This book is an erotic novel, and features content that is not suitable for readers under the age of 18.
If you are not 18 or older, please do not continue to read this review and do not purchase the book.
This review also contain spoilers for A Lesson In Thorns and general spoilers for Feast of Sparks.
☾ about the book
Title: Feast of Sparks
Author: Sierra Simone
Series: Thornchapel Quartet
Prequel: A Lesson In Thorns
Sequel: Harvest of Sighs
Format: ebook, novel
Smut Rating: 🌶️🌶️🌶️🌶️🌶️
Trigger Warnings: graphic bullying in chapter seven
☾ the synopsis
I’m an outcast and a loner, named for death itself. Fate wasn’t supposed to have plans for me.
But then she came back—the girl I once kissed in a thorn-covered chapel in the woods. She came back, and I could no more resist her than I could pry out my own heart. And by some trick of fate, she wants me as much as I want her. The only problem? She also wants the man who owns Thornchapel, Auden Guest.
And so do I.
Eight years ago, I did something to Auden, something terrible. He hurt me back the only way he knew how, and so here we are: our hatred seasoned with pain and my loneliness seasoned with longing. The only thing we can agree on is Proserpina Markham, and she wants us to find a way to be together—all three of us.

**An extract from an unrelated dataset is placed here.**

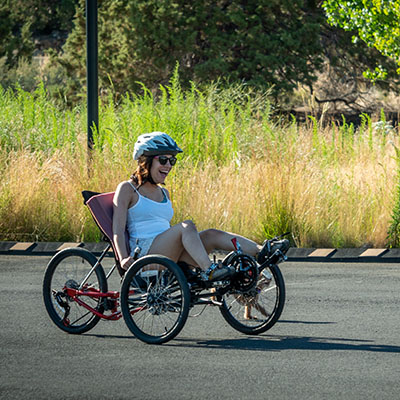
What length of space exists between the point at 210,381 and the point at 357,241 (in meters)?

If Auden wants to earn her as his submissive, then he has to earn me as well.
But with the discovery of bones behind the altar and the carnal revel of Beltane fast approaching, it’s becoming clear that Thornchapel’s secrets are much deeper and older than any of us could have ever guessed. And no matter how bright and merry a feast of sparks may be, it’s always followed by ashes.
☾ the characters
Poe struggles to accept her mother’s fate, but luckily for her, Rebecca is taking on Auden to teach him how to be a dominant, and though Auden does his best at keeping Poe’s self-proclaimed sex monster satisfied, Poe begins to throw herself into more research for a Beltane ritual as the mysteries around her mother’s death begin to unravel.
Auden is determined to do anything and everything to earn St. Sebastian and Poe while he oversees the renovations at Thornchapel, but he still struggles with his inheritance.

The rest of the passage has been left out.